▶ _Extract to read_
·····

We all think we know what Brownian motion is. It is the way physicists describe the motion of fluids like air and smoke in which the particles moves about, seemingly at random, and diffuse throughout a volume. However, by looking at the microscopic scale where the particles interact, scientists have found a new phenomenon.

Firstly there are two governing forces used to explain Brownian motion, which are ever competing for control. The collisions with surrounding molecules transfer momentum and this is known as ‘thermal noise’. Assumed to be random, it is characterized by a white noise spectrum, which really means that the power (or in this case collisions) contain equal strength within a fixed bandwidth about a centre frequency. In the white noise spectrum (shown right), there are random peaks over all frequencies without clear correlation.

The second force is the viscous friction between the particles and the solvent. In the case of smoke, as the smoke particles diffuse in the air, the higher the viscosity of air the slower the smoke particles diffuse. The effect is one of damping the motion, trying to slow down the particles to rest. An experiment set up by Thomas Franosch, at the Institute for Theoretical Physics at the University of Erlangen-Nuremberg in Germany, and his colleagues shows that it is possible to measure the self-interaction of the particles — how they can interact to change their own motion.

The team trapped a colloid in liquid suspension held in a laser trap to observe the effect of Brownian motion. The sphere of solution was of the order of nanometres in size and when held by the laser, can be modelled as a harmonic oscillator. It was previously considered that the viscous force over-dampens the system and the fluctuating motions are uncorrelated and constant at small frequencies. However, when you bring in the idea of self-interaction, the fluctuations should change and correlate with time.

In order to make the principle of self-interaction apparent, Franosch and his colleagues tune the harmonic oscillator to its relaxation time. In a colloid, the immersed particles will eventually settle and the time it takes to reach this equilibrium position is the relaxation time. As a laser was used to hold the trap, by varying the power of the laser, they could alter the stiffness of the trap and effectively ‘tune’ the relaxation time.

“Evidence has been found to support the theory of self interaction on these scales”

Additionally, using the particle’s diameter and fluid’s viscosity as parameters, the diffusion time (the time to diffuse over the diameter) could be tuned also. Franosch and his colleagues found that the optimum results were obtained from a melamine resin colloid, 3 micrometres in diameter, when immersed in acetone.

The result was a correlation between the fluctuations due to self-interaction and times. It soon became apparent of a hydrodynamic ‘resonance’ occurring close to the relaxation frequency. The power spectral density increased and the ‘white’ noise became ‘coloured’ as the peaks were not constant for all frequencies.

The ramifications of this are remarkable; this is the first time experimental evidence has been found to support the theory of self-interaction on these scales.

It has become clear that particles in solutions are able to affect the result by their presence and hydrodynamic resonance can occur, changing the power spectrum.

One possible move for the future is to create more sensitive equipment, able to work at the micro- and nanometre levels, to measure the shapes, surfaces and distribution of small particles, right down to biological cells.

·····

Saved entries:
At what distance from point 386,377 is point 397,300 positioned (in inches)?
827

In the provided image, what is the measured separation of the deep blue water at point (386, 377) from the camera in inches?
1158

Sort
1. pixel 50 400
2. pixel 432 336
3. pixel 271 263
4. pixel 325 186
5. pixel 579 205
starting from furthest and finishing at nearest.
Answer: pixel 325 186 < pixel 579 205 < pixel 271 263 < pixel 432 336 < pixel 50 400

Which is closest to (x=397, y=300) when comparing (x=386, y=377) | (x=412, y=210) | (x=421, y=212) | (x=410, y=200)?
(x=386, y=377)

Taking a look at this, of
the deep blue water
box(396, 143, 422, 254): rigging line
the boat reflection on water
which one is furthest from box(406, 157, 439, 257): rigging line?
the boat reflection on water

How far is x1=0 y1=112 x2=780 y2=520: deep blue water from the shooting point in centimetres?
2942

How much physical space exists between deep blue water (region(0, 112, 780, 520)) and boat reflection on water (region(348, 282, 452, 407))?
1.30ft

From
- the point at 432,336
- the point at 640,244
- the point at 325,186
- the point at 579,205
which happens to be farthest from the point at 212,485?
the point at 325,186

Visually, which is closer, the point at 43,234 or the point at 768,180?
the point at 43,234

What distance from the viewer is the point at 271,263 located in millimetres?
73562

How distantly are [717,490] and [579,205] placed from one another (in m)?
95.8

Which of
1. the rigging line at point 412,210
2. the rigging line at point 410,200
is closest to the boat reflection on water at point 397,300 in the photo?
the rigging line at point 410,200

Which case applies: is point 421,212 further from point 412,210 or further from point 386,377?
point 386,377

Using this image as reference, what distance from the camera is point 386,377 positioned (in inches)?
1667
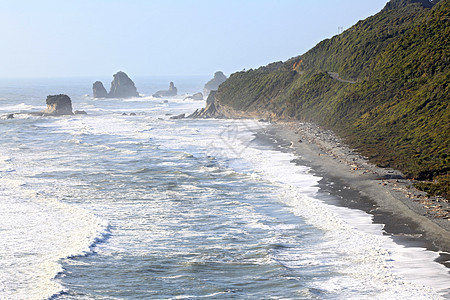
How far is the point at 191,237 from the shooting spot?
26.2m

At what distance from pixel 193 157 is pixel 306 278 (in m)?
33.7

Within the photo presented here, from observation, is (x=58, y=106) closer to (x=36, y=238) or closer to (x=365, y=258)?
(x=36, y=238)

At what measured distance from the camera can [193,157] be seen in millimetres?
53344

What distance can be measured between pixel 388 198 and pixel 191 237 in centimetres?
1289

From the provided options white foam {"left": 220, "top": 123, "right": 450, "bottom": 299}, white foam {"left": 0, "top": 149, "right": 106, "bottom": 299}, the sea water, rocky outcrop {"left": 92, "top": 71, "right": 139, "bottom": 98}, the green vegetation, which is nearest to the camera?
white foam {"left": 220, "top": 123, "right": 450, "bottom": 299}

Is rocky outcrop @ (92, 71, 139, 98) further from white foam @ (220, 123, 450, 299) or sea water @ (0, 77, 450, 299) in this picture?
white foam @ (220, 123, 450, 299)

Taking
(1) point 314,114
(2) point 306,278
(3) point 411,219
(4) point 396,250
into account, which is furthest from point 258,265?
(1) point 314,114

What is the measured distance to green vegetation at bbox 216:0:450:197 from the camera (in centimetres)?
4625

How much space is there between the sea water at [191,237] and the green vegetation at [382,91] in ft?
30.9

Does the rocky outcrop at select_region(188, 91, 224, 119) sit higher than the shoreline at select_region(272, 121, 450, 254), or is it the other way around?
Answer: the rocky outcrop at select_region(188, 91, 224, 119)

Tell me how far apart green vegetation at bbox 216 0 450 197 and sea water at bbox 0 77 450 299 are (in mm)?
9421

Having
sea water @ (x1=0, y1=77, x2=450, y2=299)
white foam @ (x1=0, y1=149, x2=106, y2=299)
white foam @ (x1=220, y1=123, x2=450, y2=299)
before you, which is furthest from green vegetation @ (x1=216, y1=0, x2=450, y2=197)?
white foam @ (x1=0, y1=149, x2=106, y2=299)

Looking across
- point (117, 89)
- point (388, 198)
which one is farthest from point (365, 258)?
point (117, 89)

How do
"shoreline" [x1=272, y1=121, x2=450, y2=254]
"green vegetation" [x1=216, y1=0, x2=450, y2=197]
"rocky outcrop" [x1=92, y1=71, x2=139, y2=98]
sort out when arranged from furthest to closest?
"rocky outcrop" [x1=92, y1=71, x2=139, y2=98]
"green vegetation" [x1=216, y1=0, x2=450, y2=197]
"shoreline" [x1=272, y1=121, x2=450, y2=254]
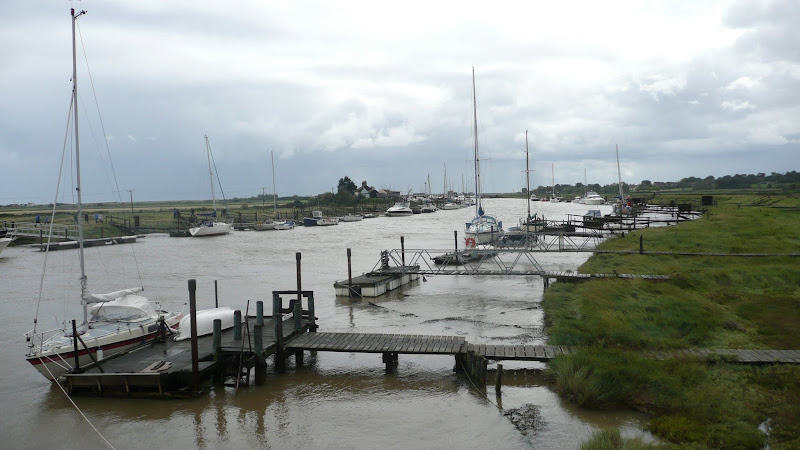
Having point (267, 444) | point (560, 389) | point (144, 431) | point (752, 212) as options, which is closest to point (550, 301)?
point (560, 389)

·····

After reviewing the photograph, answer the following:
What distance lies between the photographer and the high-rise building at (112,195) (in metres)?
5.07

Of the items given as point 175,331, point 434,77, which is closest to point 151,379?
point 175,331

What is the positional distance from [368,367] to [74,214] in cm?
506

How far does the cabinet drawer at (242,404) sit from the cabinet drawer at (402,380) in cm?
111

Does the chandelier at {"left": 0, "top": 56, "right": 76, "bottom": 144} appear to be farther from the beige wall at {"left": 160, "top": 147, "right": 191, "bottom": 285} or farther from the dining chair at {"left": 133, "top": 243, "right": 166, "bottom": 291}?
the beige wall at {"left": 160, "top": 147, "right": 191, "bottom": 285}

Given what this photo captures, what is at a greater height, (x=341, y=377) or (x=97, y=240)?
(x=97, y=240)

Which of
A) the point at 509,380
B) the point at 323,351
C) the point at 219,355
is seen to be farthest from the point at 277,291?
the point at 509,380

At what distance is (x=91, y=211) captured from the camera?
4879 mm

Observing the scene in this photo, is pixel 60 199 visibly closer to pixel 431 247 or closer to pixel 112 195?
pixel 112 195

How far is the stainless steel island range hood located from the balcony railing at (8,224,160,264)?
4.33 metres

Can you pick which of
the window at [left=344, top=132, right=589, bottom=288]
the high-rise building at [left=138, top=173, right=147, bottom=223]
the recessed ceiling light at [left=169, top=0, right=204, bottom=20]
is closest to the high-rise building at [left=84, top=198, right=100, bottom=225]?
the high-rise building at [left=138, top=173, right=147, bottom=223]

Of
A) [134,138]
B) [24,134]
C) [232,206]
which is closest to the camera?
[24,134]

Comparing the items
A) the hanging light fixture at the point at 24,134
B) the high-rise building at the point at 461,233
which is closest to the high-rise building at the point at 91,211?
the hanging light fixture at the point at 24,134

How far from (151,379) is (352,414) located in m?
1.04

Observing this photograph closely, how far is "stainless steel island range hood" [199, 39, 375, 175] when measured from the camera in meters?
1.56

·····

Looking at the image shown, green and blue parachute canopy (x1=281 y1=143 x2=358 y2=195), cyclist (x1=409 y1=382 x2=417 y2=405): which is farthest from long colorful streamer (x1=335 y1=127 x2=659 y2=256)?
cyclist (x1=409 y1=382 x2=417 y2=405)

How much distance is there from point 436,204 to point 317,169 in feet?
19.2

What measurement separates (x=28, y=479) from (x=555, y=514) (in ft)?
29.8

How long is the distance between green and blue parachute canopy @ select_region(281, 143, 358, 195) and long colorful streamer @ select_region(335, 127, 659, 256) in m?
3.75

·····

▶ _What to work on_
1 > List every word or phrase that the Brownian motion article places in single quotation marks.
2 > Write out the passage of the Brownian motion article from "In order to" up to and including "effectively ‘tune’ the relaxation time.".
These rows have no connection to the Brownian motion article.

▶ _Answers below_
1 > ‘thermal noise’, ‘tune’, ‘resonance’, ‘white’, ‘coloured’

2 >
In order to make the principle of self-interaction apparent, Franosch and his colleagues tune the harmonic oscillator to its relaxation time. In a colloid, the immersed particles will eventually settle and the time it takes to reach this equilibrium position is the relaxation time. As a laser was used to hold the trap, by varying the power of the laser, they could alter the stiffness of the trap and effectively ‘tune’ the relaxation time.